C'est l'amorce de terribles semaines pour Frederica Wilson:

"Je pleurais jour et nuit. Mon petit corps était perclus de douleurs, de fragilités, de faiblesses. J'ai perdu une vingtaine de kilos. Je me lovais en position fœtale sur les genoux de ma mère toute la journée, et de mon mari toute la nuit".

Au bout de huit mois et demi, elle accouche enfin. Après être sortie la maternité, on organise une cérémonie pour le tout jeune défunt: "On a fait un petit enterrement pour le bébé Wilson et les docteurs avaient une peur bleue que mon petit enterrement à moi soit pour bientôt". En effet, alors qu'elle portait encore le fœtus inanimé, les praticiens lui ont dit que la décomposition de ses tissus l'exposait à des complications ultérieures.

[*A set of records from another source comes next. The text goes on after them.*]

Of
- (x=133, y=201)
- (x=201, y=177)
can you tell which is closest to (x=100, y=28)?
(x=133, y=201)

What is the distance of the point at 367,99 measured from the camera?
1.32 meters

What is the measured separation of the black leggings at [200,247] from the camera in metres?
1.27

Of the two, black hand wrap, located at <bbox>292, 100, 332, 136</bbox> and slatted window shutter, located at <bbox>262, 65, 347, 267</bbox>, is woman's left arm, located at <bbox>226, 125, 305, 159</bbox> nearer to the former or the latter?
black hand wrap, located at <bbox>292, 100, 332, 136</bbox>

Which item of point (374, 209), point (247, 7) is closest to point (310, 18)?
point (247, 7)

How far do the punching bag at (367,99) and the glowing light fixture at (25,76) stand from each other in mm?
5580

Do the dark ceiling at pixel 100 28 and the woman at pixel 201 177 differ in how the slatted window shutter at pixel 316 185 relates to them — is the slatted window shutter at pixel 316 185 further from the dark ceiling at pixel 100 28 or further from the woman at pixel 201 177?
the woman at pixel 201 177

Frederica Wilson interpelle les républicains

Il n'en sera rien heureusement et Frederica Wilson a eu plus tard trois fois le bonheur de donner la vie, comme l'indique sa notice biographique officielle. Mais l'octogénaire craint que ses cadettes croisent son destin si le droit venait à changer. "Ne nous ramenez pas aux jours d'avant Roe vs. Wade!", a-t-elle lancé aux élus républicains. Comme le montre la séquence ci-dessous, elle a également fulminé une harangue plus offensive:

Un autre facteur a poussé Frederica Wilson jusqu'à la tribune. La parlementaire a expliqué avoir lu une étude publiée en juin dernier, évaluant les conséquences d'une interdiction de l'avortement au plan fédéral sur les taux de mortalité en couches selon les États. Or, c'est dans la Floride qui l'a élue que ce taux serait le plus important - à égalité avec la Géorgie - après une hausse de 29%, avec une prévalence des femmes noires ou hispaniques parmi les victimes.